----- Available data -----

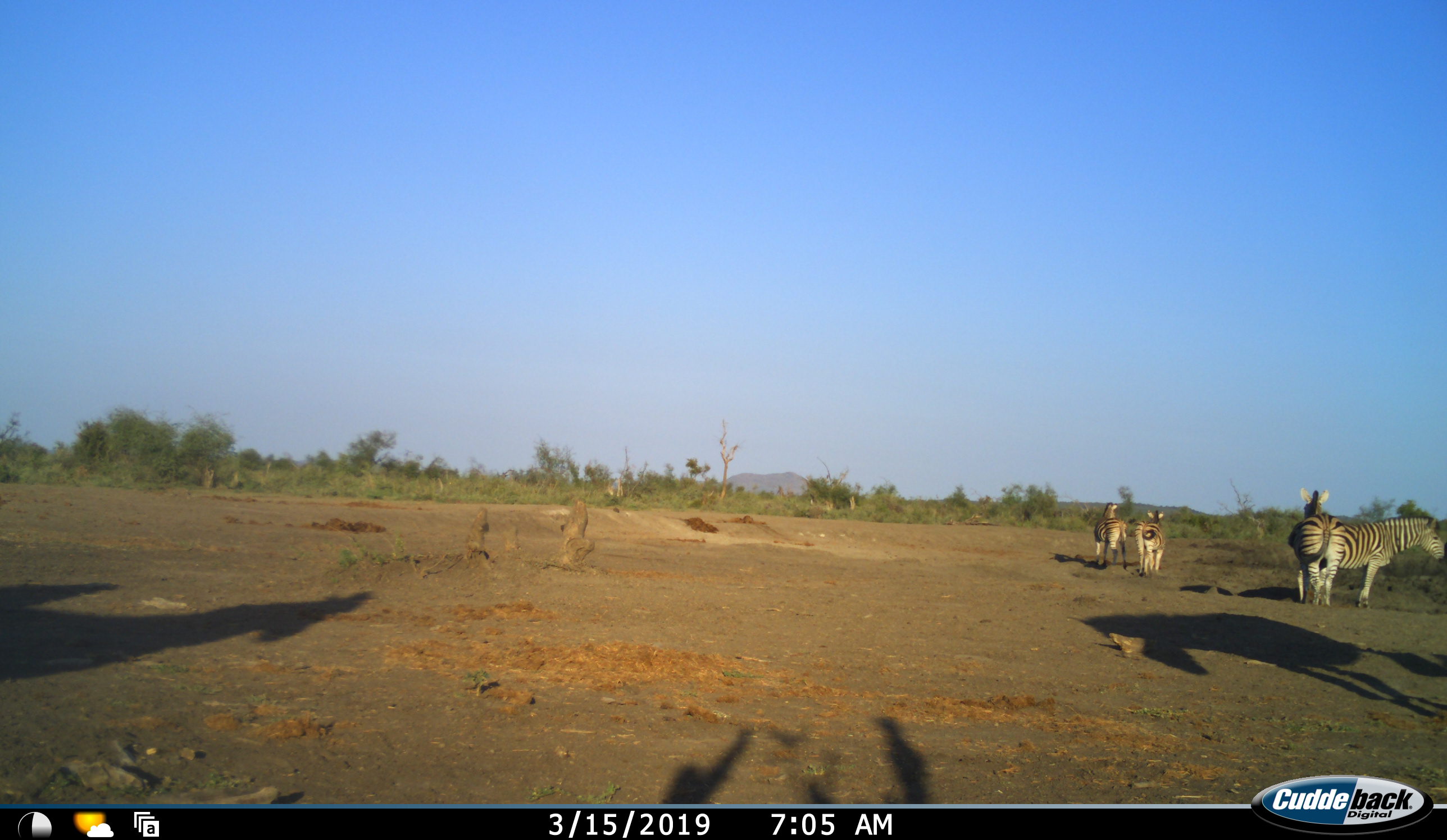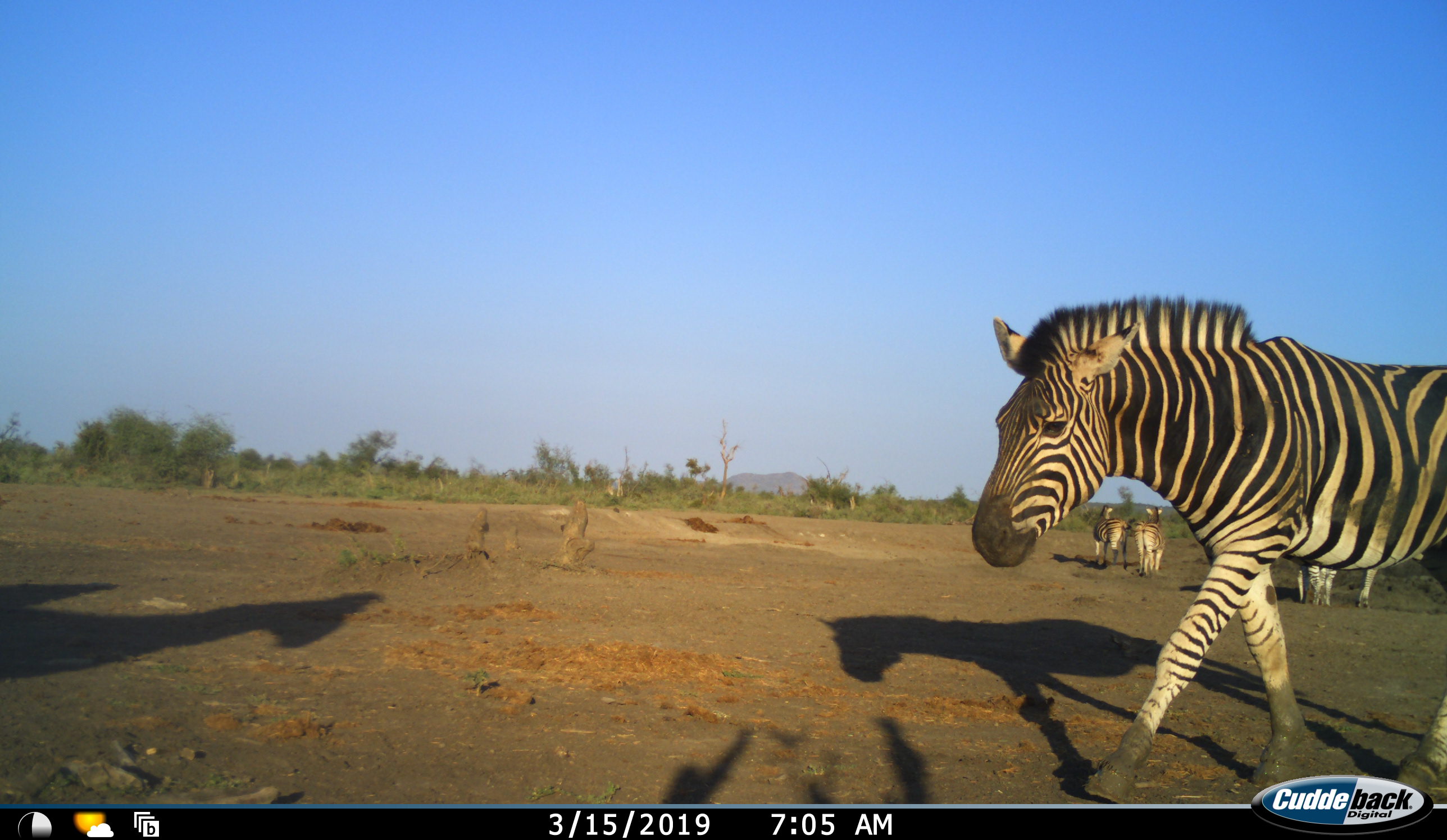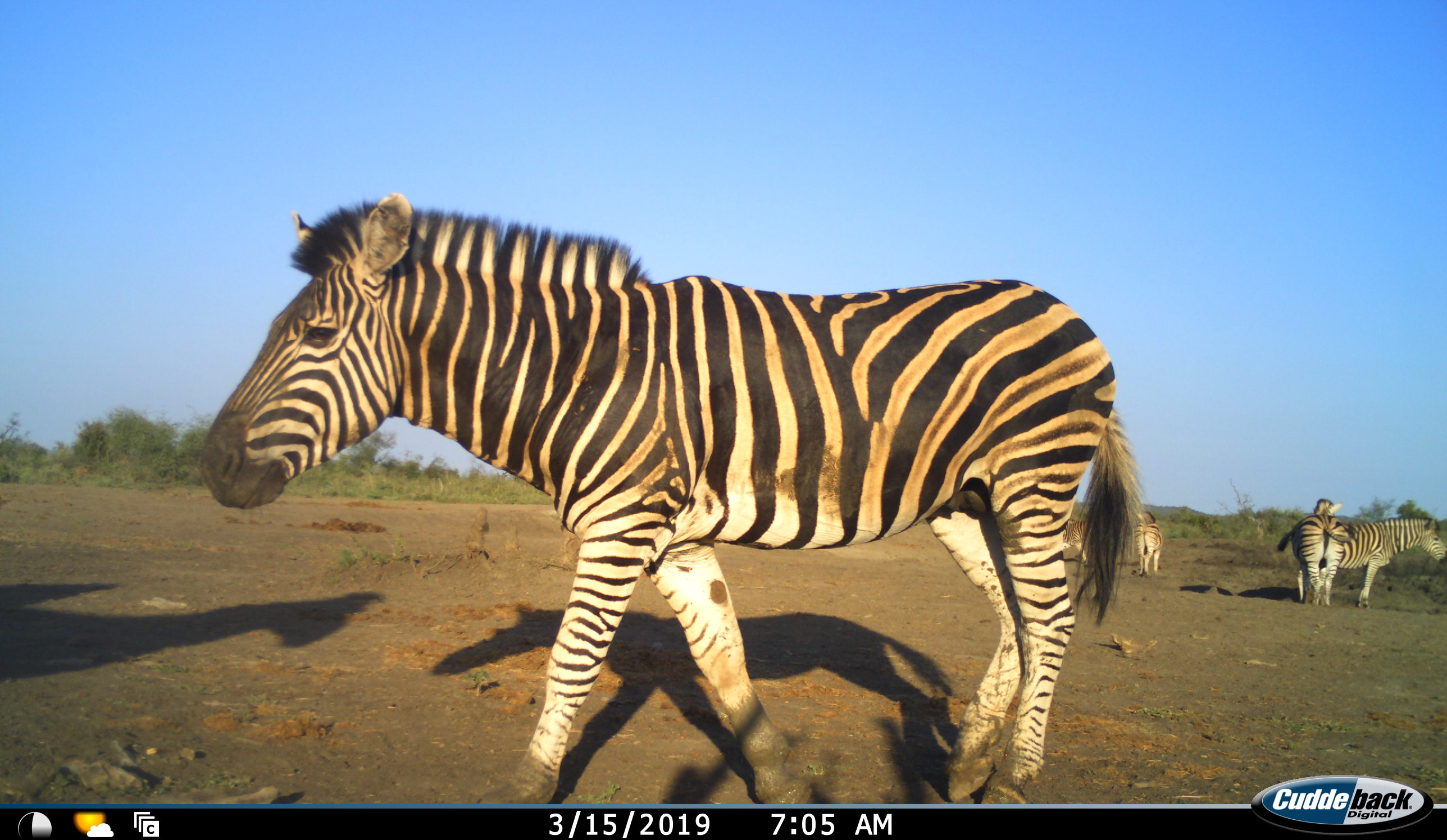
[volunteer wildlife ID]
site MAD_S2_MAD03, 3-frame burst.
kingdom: Animalia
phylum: Chordata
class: Mammalia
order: Perissodactyla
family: Equidae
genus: Equus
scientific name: Equus quagga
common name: plains zebra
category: zebraplains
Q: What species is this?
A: Zebraplains (plains zebra) (Equus quagga).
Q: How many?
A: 5.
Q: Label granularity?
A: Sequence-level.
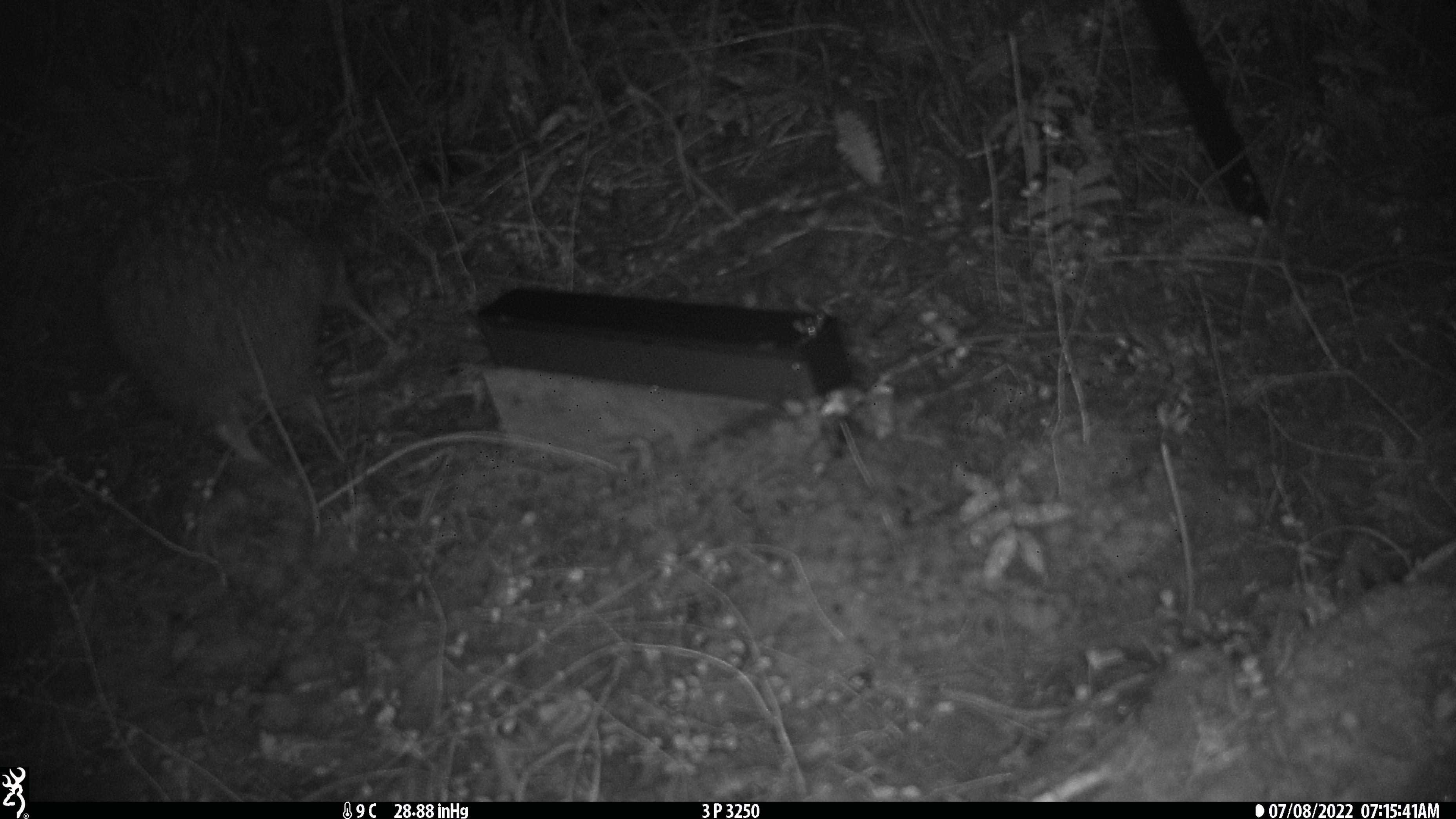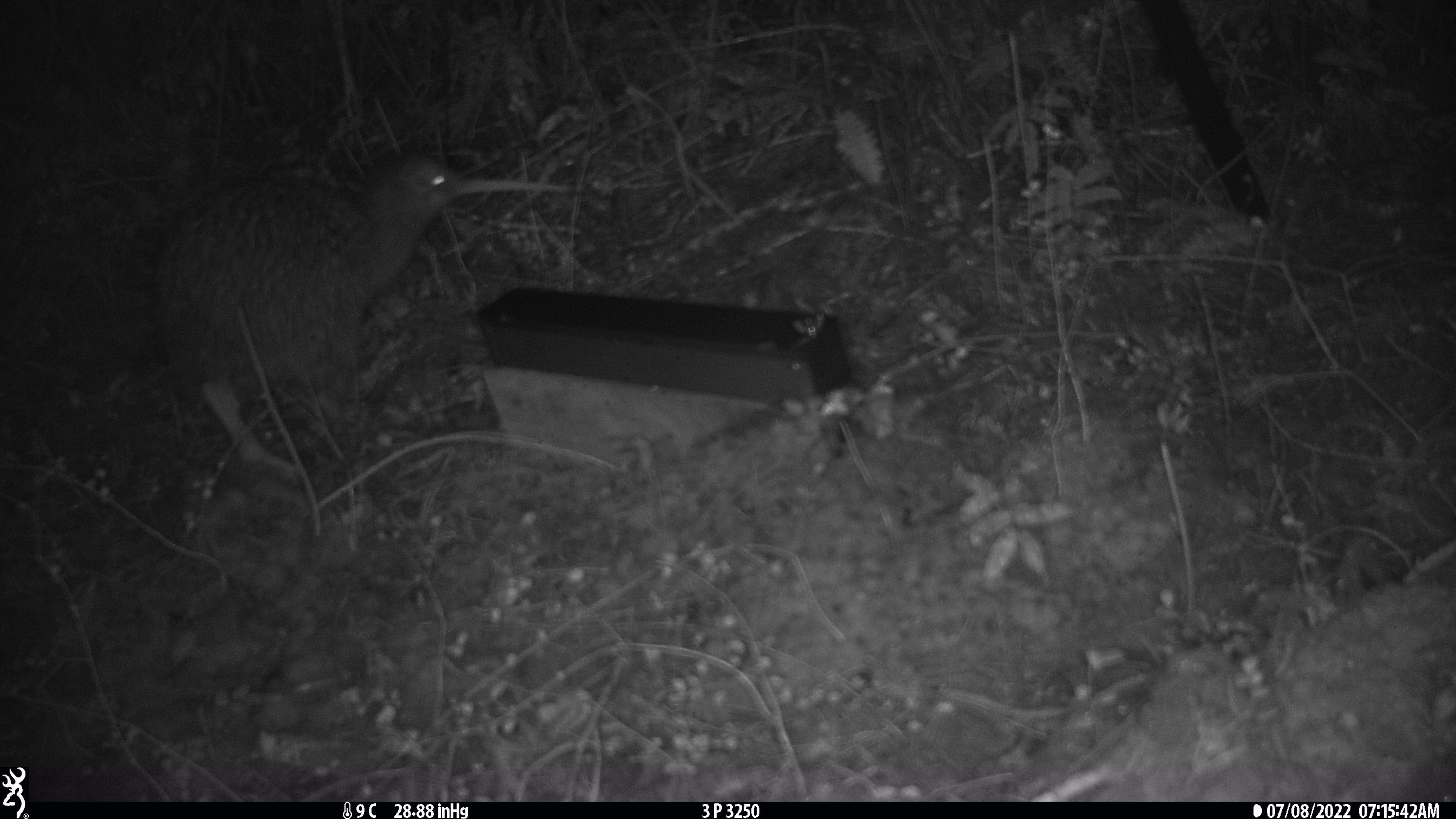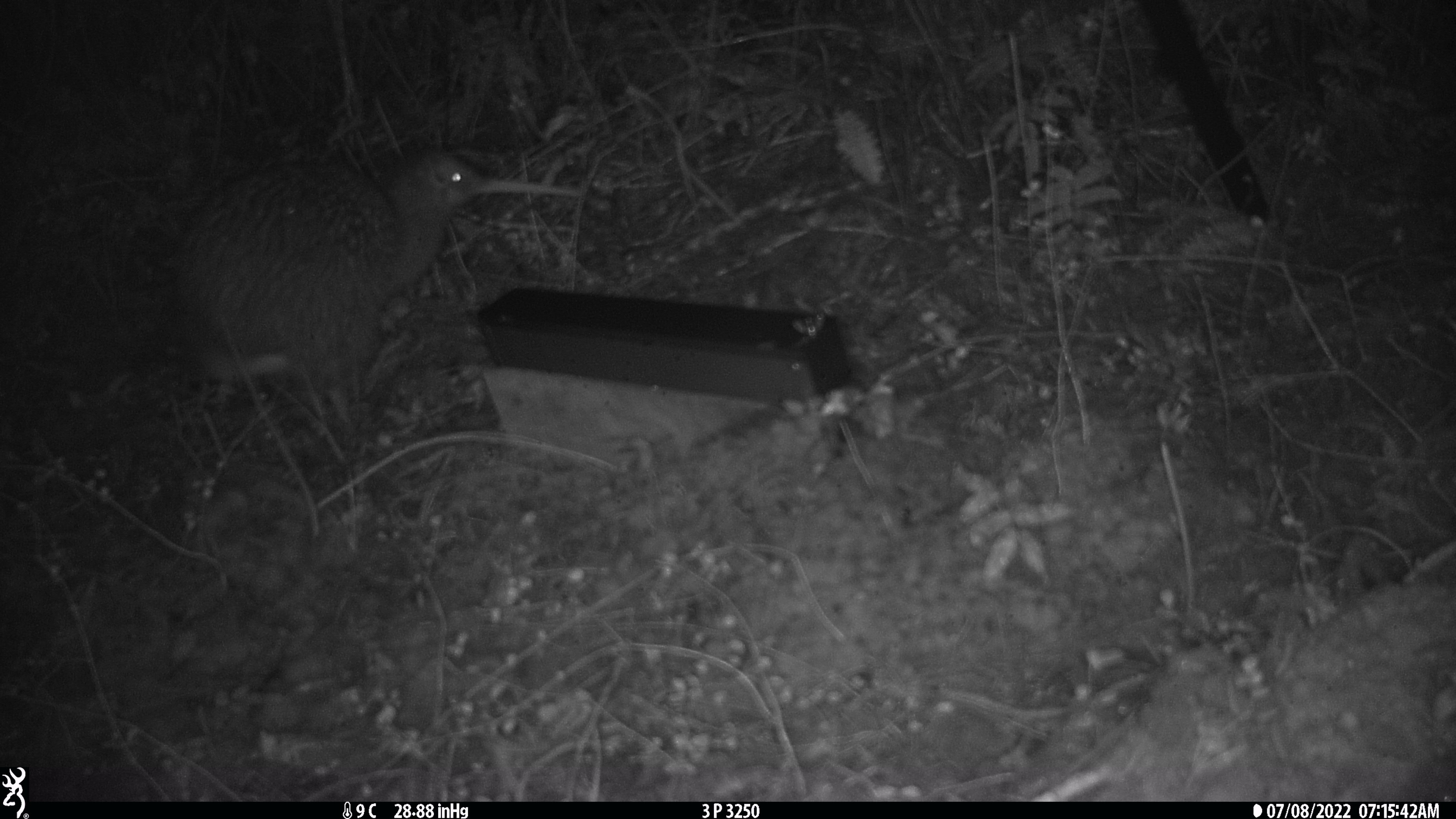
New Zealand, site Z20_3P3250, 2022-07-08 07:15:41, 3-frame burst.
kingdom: Animalia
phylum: Chordata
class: Aves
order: Apterygiformes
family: Apterygidae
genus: Apteryx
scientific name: Apteryx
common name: kiwi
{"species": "kiwi (Apteryx)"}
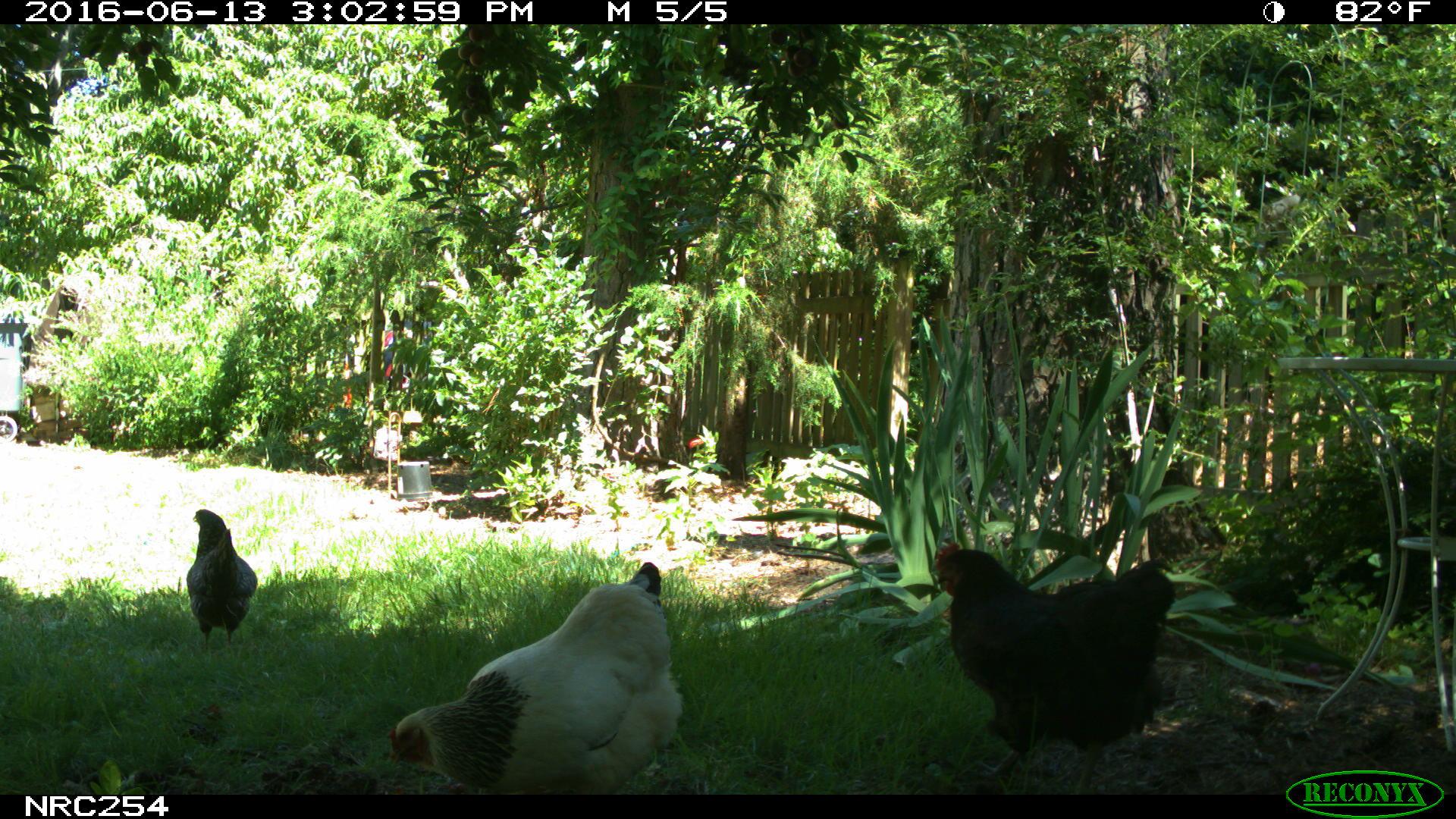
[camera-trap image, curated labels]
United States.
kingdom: Animalia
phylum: Chordata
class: Aves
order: Galliformes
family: Phasianidae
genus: Gallus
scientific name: Gallus gallus domesticus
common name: domestic chicken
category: Chicken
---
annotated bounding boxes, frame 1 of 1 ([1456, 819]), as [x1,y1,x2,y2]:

-----

What is needed: Going through the entries above, count each line that has the word "common" and report only the count.

Answer area: 3